Boyraz yazılı olarak yaptığı açıklamada şu ifadelere yer verdi;
"Siyasetçi, toplumun önüne düşecek, liderlik yapabilecek, bir medeniyet mücadelesinin siyasal önderliğin üstlenebilecek bir iddia ve iradeye sahip olmalıdır. Topluma söyleyecek bir sözü, bir projesi, geleceğe dair umutlarını yeşertecek bir hikâyesi olmalıdır. Sorun yaratan değil, sorunları çözen bir yaklaşım ve kabiliyete sahip olmalıdır. Her ne şart altında olursa olsun, içinden çıktığı topluma karşı sorumluluk bilinciyle hareket etmelidir. Ülkenin ve milletin çıkarını, kendi şahsi ikbal ve hırslarının önünde tutmalıdır. Neyi, nerde, ne zaman konuşacağının hesabını iyi yapar. Başkalarının değirmenine su taşımaz. Yalan, iftira ve çamur siyaseti ile milletin aydınlık geleceğini karartmaz
Ne yazık ki ülkemiz, uzun zamandan beri siyaset ve siyasetçiler açısından bir kısır döngü içerisinde. Bir yanda milletimizin şanlı tarihi misyonu içerisinde siyaset yapmak isteyen yerli ve milli olanlar, diğer yanda emperyalizmin uşaklığını kendisine misyon edinmiş gayri milli olanlar. Bir yanda emperyalizmin bizim için çektiği çizgiye itirazı olan, razı olmayan, hakkını söke söke almak için bütün gücüyle mücadele verenler, diğeryanda emperyalizmin çektiği çizgiyi kutsal sayıp var gücüyle bu toplumu hizaya sokmak isteyenler. Bir halat çekme yarışı gibi. Bu toplumdan, bu milletten yeterince destek bulamadıklarında, ipin ucunu ellerinden kaçıracakları zaman çizgiyi çeken emperyalistler, yerli işbirlikçilerinin imdadına anında yetişiyor. Bütün güçleri ile saldırıya geçiyorlar.
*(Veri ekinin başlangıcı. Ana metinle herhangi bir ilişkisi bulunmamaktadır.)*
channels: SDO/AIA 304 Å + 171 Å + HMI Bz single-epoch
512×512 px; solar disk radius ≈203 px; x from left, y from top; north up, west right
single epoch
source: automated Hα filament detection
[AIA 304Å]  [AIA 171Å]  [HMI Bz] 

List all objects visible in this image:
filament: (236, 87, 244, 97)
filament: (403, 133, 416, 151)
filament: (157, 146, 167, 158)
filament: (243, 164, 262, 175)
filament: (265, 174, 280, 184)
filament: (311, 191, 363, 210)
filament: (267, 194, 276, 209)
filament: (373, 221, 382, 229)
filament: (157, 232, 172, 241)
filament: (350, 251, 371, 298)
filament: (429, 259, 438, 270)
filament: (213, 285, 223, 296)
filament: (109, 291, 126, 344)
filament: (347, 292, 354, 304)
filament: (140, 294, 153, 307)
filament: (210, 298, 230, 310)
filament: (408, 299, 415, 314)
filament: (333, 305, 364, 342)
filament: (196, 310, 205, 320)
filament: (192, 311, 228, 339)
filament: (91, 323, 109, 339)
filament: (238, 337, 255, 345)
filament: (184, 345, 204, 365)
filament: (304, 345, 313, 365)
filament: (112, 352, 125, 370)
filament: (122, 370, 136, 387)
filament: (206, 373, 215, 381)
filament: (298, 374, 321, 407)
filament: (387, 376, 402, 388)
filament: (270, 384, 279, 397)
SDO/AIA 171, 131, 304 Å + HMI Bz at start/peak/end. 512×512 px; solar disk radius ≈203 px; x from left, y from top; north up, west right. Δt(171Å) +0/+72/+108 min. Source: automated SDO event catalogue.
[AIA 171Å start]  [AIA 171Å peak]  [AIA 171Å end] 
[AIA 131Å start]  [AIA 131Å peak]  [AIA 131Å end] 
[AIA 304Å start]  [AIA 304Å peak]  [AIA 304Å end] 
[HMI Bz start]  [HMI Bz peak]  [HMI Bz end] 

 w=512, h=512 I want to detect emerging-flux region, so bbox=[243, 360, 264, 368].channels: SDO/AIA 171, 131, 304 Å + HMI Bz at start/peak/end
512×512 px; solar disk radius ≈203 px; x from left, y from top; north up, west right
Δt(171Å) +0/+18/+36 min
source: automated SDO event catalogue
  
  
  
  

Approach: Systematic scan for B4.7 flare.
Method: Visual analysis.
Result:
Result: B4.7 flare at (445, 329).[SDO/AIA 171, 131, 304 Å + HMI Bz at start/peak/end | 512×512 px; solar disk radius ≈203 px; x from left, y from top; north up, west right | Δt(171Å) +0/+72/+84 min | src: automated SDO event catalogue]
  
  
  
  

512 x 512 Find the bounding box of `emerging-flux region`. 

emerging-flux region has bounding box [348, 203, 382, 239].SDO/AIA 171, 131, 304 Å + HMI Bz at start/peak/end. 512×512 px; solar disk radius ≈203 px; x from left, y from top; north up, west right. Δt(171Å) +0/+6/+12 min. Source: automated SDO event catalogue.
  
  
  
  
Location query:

Bu ülkenin başına uzun zamandan beri tebelleş olmuş mebzul miktarda siyaset müptezelleri oldu, bugünde var. Kendisini ana muhalefet lideri olarak tanıtan Kemal KILIÇDAROĞLU küresel bir kaset operasyonuyla CHP'nin başına getirildi. Bu ülkede, toplumun yararına, milletin faydasına yapılan her hayırlı işin, projenin, yatırımın önünde en büyük engel olmayı kendine görev edindi. Daha doğrusu bu şekilde görevlendirilmiş.
Devletimiz bugün dört bir yanından kuşatılmaya çalışılıyor. Hükümetimiz ve bu ülkenin yerli ve milli güçleri birlikte kuşatmayı yarıp aydınlık yarınlara ulaşmak için mücadele verirken, emperyalizmin yerli işbirlikçileri ile birlikte kol kola girmiş bir ana muhalefet partisi ve onun Genel Başkanı Sayın KILIÇDAROĞLU ayaklarımıza pranga vurmaya çalışıyor. Etrafa çamur sıçratmaya çalışıyor, aydınlık yarınlarımızın ışığını, karartmak için elinden geleni ardına koymuyor. Ağzı ishal olmuş, etrafı kirletiyor.
Ama nafile, artık iftira siyaseti ile kumpaslarla, emperyalizme uşaklıkla, varılacak bir menzil yok. AK Parti ve Lideri, Cumhurbaşkanımız, bugüne kadar kendisine ve ülkemize kurulan kumpasları, oyunları, birer birer, boza boza geldi. Milletimiz uyandı. Yarının büyük ve mamur Türkiye'si, çürümüş ve kokuşmuş, ipi başkasının elinde uşakların elinde değil, fikri hür, vicdanı hür, başı dik yerli ve milli kadroların, AK Partimizin omuzlarında yükselecektir. Bizim için çekilen çizgiye bu millet razı gelmeyecektir. Rahmetli Necip Fazıl Kısa Kürek ne güzel buyurmuş:
Yarın elbet bizim, elbet bizimdir!
Gün doğmuş ,gün batmış ebed bizimdir!"